Stored entries
↓

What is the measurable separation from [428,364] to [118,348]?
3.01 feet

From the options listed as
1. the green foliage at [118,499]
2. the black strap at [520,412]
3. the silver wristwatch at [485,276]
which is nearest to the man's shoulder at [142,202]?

↑

WORK INSTRUCTIONS
Can you render the records as a numbered list, from the line containing "From the options listed as" through the last line of the records, with both ends included and blank lines omitted?

ANSWER IN FULL
1. From the options listed as
2. 1. the green foliage at [118,499]
3. 2. the black strap at [520,412]
4. 3. the silver wristwatch at [485,276]
5. which is nearest to the man's shoulder at [142,202]?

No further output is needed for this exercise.